EU budget deal falls apart, Italy opposed to farm reductions
'Cuts, allocation of resources not satisfactory' says Monti23 November, 19:26
"The allocation of resources and cuts in the revised proposal are not satisfactory," he said. On Thursday, Agriculture Minister Mario Catania said Italy preferred to have no deal at all on the EU's budget rather than a bad deal. "We need a fair solution that protects Italian taxpayers because there must be the right balance between what Italy contributes to the EU budget and what it receives," he said. "But there must also be proper protection for our farmers," Catania said.
EU leaders were trying to agree on a seven-year draft budget presented by EU President Herman van Rompuy.
But political differences soon emerged with France and Italy protesting over proposed cuts in agriculture and cohesion funds and Britain threatening to veto spending rises.

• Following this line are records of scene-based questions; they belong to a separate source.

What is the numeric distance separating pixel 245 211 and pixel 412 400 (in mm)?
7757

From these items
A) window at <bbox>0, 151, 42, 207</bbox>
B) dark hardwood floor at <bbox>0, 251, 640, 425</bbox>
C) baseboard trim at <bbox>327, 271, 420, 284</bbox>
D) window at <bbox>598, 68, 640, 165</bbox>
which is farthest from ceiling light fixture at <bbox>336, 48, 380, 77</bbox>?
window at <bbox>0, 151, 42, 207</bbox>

The proposal put forward by Van Rompuy foresaw an additional 11 billion euros for cohesion policies (in favour of the more disadvantaged regions) and an additional 7.7 billion euros for agriculture.
The total balance would have remained unchanged.
Brokering a deal is particularly difficult since ratification requires all countries to agree and just one veto is enough to derail negotiations. German Chancellor Angela Merkel said that there was potential for a budget agreement to be reached at the beginning of 2013.
Upon leaving the summit, Merkel said that "there is margin for an accord among the 27 member states. We do not want to isolate anyone". European Council President Herman Van Rompuy said Friday's failure to reach a deal for the European Union's budget for the 2014-2020 period was "no drama". "We needed two sessions in 2005 (to reach an agreement) too," Van Rompuy said. "There's the possibility of finding an agreement at the start of 2013". Commission President José Manuel Barroso's tone was less optimistic. Failing to reach an agreement in due time, he said, will incur "huge costs in political, economic and social terms".
In his assessment, negotiations failed because "there are still important differences of opinion regarding the total size (of the budget) and distribution among countries". Luxembourg Premier and President of the Eurogroup of eurozone finance ministers Jean-Claude Juncker called the draft budget "insufficient".